Please render the rows from the very start through the line containing "in order from furthest to closest?" as a JSON list of strings, one string per line, leaving out any blank lines.

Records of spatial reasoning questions
-----

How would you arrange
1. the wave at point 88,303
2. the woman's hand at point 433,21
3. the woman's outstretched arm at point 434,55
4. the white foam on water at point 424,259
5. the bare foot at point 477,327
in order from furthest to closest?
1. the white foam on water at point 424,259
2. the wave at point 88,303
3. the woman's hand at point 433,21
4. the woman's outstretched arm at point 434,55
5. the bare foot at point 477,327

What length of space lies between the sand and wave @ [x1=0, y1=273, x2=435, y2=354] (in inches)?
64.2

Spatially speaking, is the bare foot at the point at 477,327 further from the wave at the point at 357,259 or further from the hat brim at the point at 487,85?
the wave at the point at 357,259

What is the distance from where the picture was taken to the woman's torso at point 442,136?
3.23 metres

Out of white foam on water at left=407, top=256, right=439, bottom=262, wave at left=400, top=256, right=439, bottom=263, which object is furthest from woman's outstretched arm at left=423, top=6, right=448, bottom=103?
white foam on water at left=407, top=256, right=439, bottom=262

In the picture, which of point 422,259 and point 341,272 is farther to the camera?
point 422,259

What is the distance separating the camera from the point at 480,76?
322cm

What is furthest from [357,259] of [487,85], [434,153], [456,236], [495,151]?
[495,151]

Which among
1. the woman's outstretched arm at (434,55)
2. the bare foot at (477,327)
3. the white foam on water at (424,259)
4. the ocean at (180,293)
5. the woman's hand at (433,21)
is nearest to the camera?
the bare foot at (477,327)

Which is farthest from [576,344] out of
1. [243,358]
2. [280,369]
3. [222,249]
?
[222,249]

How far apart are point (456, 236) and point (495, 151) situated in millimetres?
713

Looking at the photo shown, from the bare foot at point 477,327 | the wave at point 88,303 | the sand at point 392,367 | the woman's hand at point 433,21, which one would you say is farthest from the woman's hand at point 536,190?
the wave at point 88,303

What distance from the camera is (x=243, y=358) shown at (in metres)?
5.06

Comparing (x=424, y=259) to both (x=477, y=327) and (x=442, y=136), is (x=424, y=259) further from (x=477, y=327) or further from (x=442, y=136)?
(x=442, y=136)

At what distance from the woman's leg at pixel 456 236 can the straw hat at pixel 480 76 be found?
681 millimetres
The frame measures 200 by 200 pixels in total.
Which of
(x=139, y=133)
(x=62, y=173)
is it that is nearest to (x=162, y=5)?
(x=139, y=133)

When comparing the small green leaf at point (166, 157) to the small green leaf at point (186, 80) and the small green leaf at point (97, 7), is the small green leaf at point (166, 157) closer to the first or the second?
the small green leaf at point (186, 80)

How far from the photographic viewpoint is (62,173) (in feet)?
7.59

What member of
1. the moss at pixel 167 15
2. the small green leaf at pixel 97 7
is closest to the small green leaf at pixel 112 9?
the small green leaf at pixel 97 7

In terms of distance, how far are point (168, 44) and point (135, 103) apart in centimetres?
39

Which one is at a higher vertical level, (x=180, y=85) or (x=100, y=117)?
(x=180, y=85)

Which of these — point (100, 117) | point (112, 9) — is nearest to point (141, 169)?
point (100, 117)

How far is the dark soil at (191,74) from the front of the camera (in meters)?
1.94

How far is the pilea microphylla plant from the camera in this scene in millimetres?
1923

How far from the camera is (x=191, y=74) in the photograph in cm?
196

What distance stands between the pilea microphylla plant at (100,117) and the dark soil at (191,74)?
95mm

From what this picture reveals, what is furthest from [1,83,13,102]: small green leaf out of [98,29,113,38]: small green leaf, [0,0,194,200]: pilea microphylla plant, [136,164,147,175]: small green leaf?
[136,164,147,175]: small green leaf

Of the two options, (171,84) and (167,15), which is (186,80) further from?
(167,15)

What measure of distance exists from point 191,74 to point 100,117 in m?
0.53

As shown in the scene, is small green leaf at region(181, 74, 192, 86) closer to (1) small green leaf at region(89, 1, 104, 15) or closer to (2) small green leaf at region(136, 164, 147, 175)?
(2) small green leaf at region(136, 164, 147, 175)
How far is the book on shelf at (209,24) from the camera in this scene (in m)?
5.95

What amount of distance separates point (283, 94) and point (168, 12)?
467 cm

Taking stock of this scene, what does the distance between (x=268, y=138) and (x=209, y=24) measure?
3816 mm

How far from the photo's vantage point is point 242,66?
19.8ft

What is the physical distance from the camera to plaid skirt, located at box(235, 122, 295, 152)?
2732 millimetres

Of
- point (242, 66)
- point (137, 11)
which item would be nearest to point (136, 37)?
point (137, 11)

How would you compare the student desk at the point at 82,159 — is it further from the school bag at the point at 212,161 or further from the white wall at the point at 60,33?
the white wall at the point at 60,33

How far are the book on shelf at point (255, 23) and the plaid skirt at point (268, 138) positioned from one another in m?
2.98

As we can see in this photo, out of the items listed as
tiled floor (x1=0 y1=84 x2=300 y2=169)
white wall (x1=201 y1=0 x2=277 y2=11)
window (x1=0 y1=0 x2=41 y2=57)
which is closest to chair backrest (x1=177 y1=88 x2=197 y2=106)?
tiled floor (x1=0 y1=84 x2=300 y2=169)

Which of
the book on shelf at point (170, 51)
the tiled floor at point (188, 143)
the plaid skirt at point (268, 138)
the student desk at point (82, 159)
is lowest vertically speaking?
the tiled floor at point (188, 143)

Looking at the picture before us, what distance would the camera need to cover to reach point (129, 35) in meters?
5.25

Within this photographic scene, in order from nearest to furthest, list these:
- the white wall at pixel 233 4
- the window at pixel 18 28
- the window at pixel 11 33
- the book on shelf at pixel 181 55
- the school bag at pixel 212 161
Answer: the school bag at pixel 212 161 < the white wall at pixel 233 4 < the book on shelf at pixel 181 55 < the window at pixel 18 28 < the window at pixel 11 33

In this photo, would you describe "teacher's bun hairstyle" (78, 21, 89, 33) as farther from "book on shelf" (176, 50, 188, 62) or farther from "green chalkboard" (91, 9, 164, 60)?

-----

● Exercise output
[
  "How would you arrange",
  "1. the wave at point 88,303",
  "2. the woman's hand at point 433,21",
  "3. the woman's outstretched arm at point 434,55",
  "4. the white foam on water at point 424,259",
  "5. the bare foot at point 477,327",
  "in order from furthest to closest?"
]